O médico Luís Roberto Campanholi e a Clínica Pierro Ltda, de Campinas (SP), foram condenados a indenizar a família do empresário Wilson Finardi. Ele morreu em Campinas em abril de 1982 depois de tomar uma injeção que continha derivados da penicilina. O paciente era alérgico ao medicamento.

A decisão unânime que condena o médico e o hospital, solidariamente, é da 5ª Câmara de Direito Privado do Tribunal de Justiça de São Paulo. O TJ paulista fixou a indenização em R$ 4 milhões. O médico já foi condenado no Tribunal de Alçada Criminal de São Paulo por homicídio culposo.

A família Finardi foi representada pelo advogado Renato Guimarães Júnior. O advogado deve apelar para majorar o valor da indenização.

O advogado da clínica, Rubens Approbato Machado, informou à revista Consultor Jurídico, que vai recorrer da decisão. “A clínica apenas cumpriu o que foi determinado pelos médicos”, disse.

O julgamento na segunda instância ocorreu no dia 3 de março. Em primeira instância, o juiz José Carlos Metroviche, além de condenar o médico e a clínica, entendeu que o urologista Oswaldo Adib Abib também era responsável pelos danos.

A advogada do urologista — Rosana Chiavassa — afirmou que o urologista apenas assinou o atestado de óbito com base nas informações dos médicos plantonistas. O TJ paulista entendeu que o urologista não deve pagar indenização pelos danos.

Participaram do julgamento os desembargadores Silveira Netto, Marcus Andrade e Corrêa de Moraes.

Histórico

O empresário é de Araras (SP). Ele faria um exame preventivo da próstata em Campinas e seguiria, na manhã seguinte, para uma pesca no Pantanal, em Mato Grosso. Morreu no mesmo dia depois de ter tomado a injeção prescrita por Campanholi. Abib atestou a morte como enfarte no miocárdio, com base nas informações dos plantonistas, segundo sua advogada.

O empresário teria avisado a enfermeira que era alérgico à penicilina. Mas não adiantou. A injeção foi dada mesmo assim. Em seguida, ele começou a passar mal e morreu.

Leia os principais trechos da decisão:

PODER JUDICIÁRIO

TRIBUNAL DE JUSTIÇA DE SÃO PAULO

APELAÇÃO CÍVEL Nº 140.867.4/2

VOTO Nº 12.330

RELATÓRIO

(…)

“Os autores, fls. 550/553, para elevar a verba de ressarcimento moral, aumentar o limite de idade da vítima, para 85 ou 80 anos, e, reconhecimento de que todos os co-réus participaram dos fatos e não havendo, no caso, importância a ser destinada aos atos praticados depois da morte (tentativa de cobertura da morte por choque anafilático). Pede elevação da verba de advogado por adoção do percentual máximo da lei.

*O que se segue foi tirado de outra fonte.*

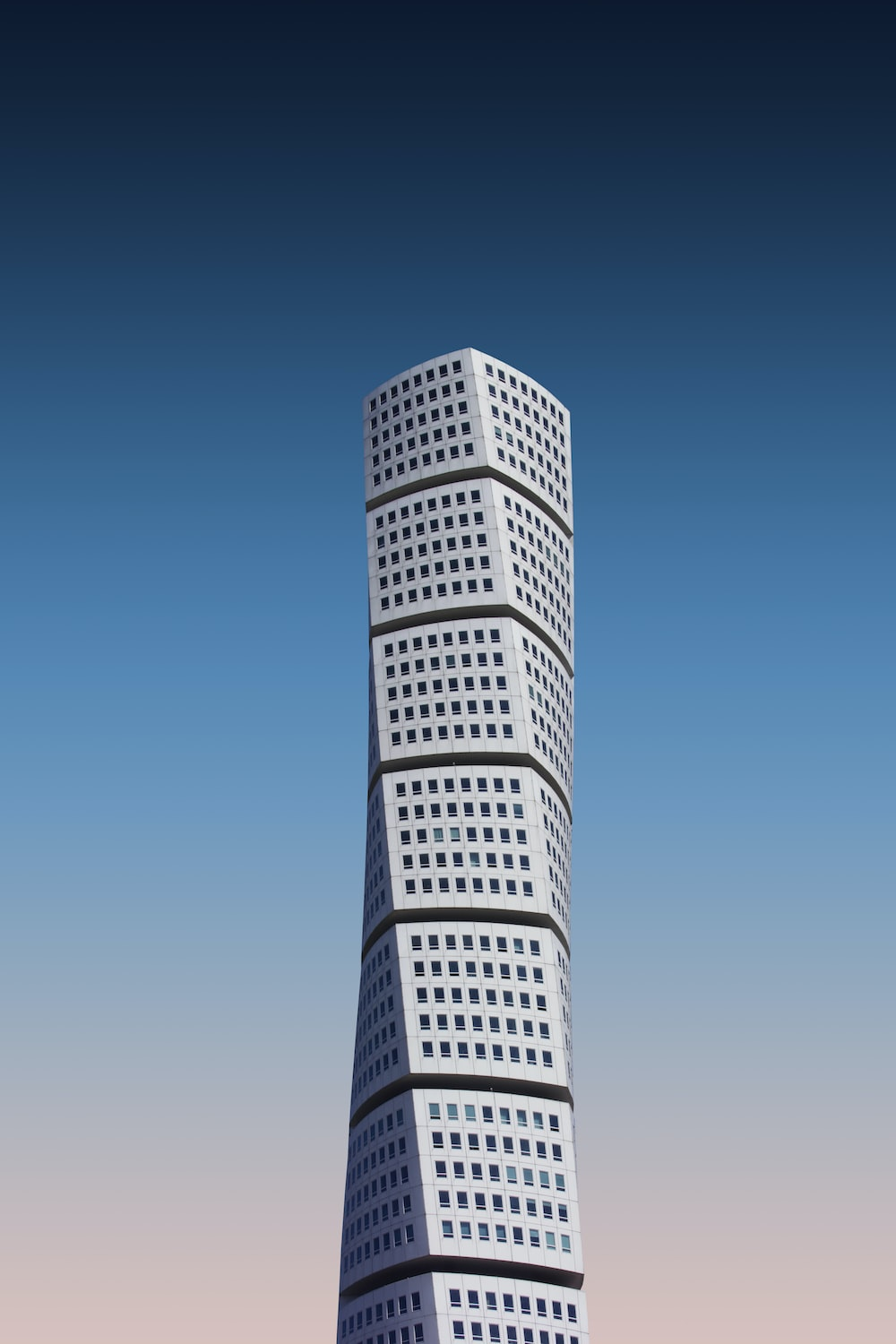 white high-rise building under a blue sky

O co-réu Oswaldo Adib Abid, fls. 558/588, trazendo preliminar de cerceamento de defesa, consistente em falta de intimação para apresentação de memoriais; falta de intimação de designação de juiz para setenciar no feito, impedido fosse levada exceção de suspeição; inexistência de registro de remessa dos autos para outra Comarca; interrupção do processamento de recurso de agravo de instrumento, paralisados os autos, impondo-se seu julgamento anteriormente ao do apelo; ocorrência da quebra do princípio da identidade física do juiz; e, falta de representação regular no processo dos autores que indica. Aborda também o mérito para concluir pela improcedência da ação.

A co-réu Clínica Pierro Ltda., fls. 642/668, com pedido de julgamento de agravo retido, fls. 419/422, apontado contra a decisão de fls. 417, a qual afastava a argüição de inépcia da petição inicial. Levanta preceito de nulidade da r. sentença por cerceamento de defesa e pela falta de oportunidade para apresentação de alegações finais; reclama a irregularidade face ao julgamento da ação realizado por juiz de outra comarca. Incursiona no mérito e para defender descabida a ação, propondo não ocorrência de fatos que permitam reconhecimento de culpa, por vigilância ou escolha, aponta que não firmada a causa da morte da vítima, trazendo reclamação quanto aos valores dos danos morais, impossibilidade de admitir danos materiais, propondo redução da expectativa de vida da vítima e dos honorários de advogado.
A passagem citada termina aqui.